Expressed as a function v(t) this equation is nonlinear:

$\displaystyle m \frac{dv}{dt} + \left ( \frac{C \rho A}{2m} \right ) v^2 = mg$

and is difficult to solve as most nonlinear equations tend to be. A solution can be found (please don't ask me how, I had to look up the solution myself!) for an object released from rest v(0) = 0:

$\displaystyle v(t) = \sqrt{ \frac{2mg}{\rho A C} } \, tanh \left ( t \sqrt{ \frac{g \rho A C}{2m} \right )$ For those that don't know: $\displaystyle tanh(x) = \frac{sinh(x)}{cosh(x)} = \frac{(e^x - e^{-x})/2}{(e^x + e^{-x})/2} = \frac{e^x - e^{-x}}{e^x + e^{-x}}$.

Again we see that for large t v approaches a constant value, the terminal velocity. In this case $\displaystyle v_t = \sqrt{ \frac{2mg}{C \rho A} }$.

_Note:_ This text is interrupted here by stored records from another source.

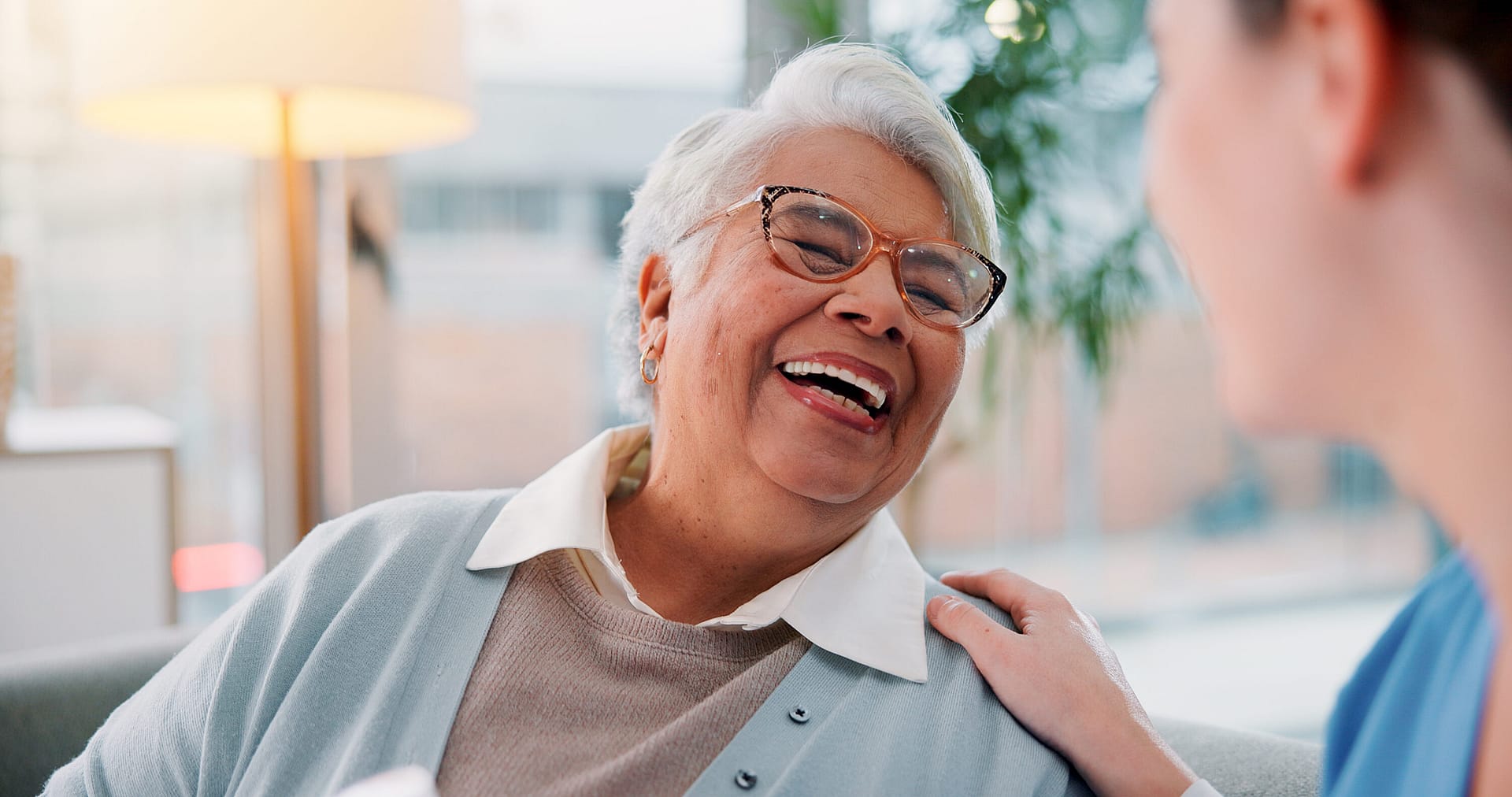 Older woman wearing glasses laughs as another person rests a hand on her shoulder
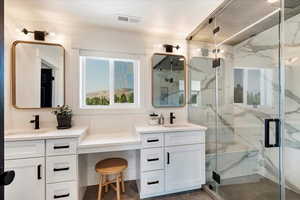Full bathroom featuring a marble finish shower, vanity, and tile patterned floors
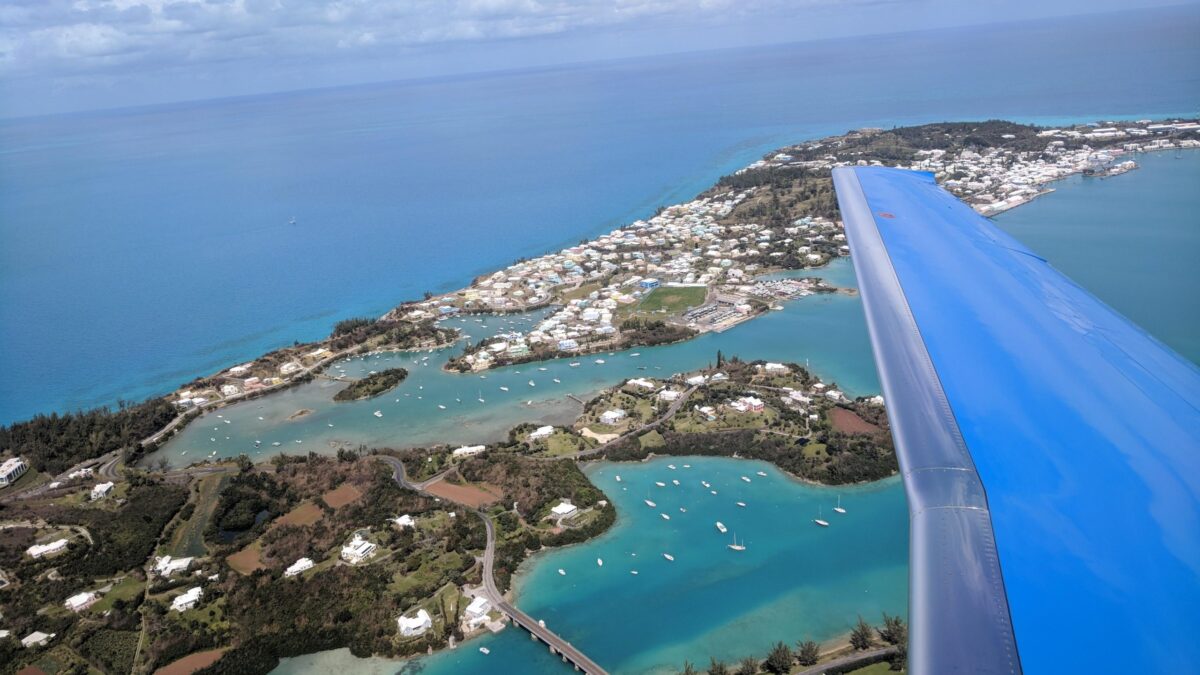 PlaneSense aircraft flying over Bermuda.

We may obtain the equation for y(t) by integration:

$\displaystyle y(t) = \int_0^t dt' \, v(t') = \sqrt{ \frac{2mg}{ \rho A C} } \frac{ \left ( exp \left [ 2t \sqrt{ \frac{g \rho A C}{2m} } \right ] -1 \right ) t}{exp \left [ 2t \sqrt{ \frac{g \rho A C}{2m} } \right ] +1}$

-Dan

There's a short-cut to find the terminal velocity. (This can be done in the linear resistance case as well.)

We have the equation:

$\displaystyle mg - \frac{1}{2}C \rho A v^2 = ma$

from Newton's 2nd Law. If we look for a v where the acceleration is 0 (a constant velocity, of course, is represented by this) we need to solve:

$\displaystyle mg - \frac{1}{2}C \rho A v_t^2 = 0$

for v and we get the same terminal velocity as obtained above.